__PROBLEM__:
Rewrite the lines of the entries below as a single numbered list, leaving out blank lines and the pictures.

__THE DATA__:
◇ ◇ ◇
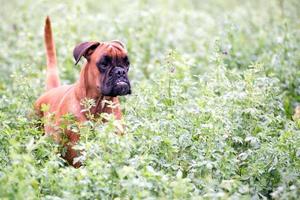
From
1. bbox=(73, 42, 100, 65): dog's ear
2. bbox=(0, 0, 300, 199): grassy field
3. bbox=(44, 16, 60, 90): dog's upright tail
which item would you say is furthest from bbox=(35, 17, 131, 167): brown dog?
◇ ◇ ◇
__WRITTEN SOLUTION__:
1. From
2. 1. bbox=(73, 42, 100, 65): dog's ear
3. 2. bbox=(0, 0, 300, 199): grassy field
4. 3. bbox=(44, 16, 60, 90): dog's upright tail
5. which item would you say is furthest from bbox=(35, 17, 131, 167): brown dog?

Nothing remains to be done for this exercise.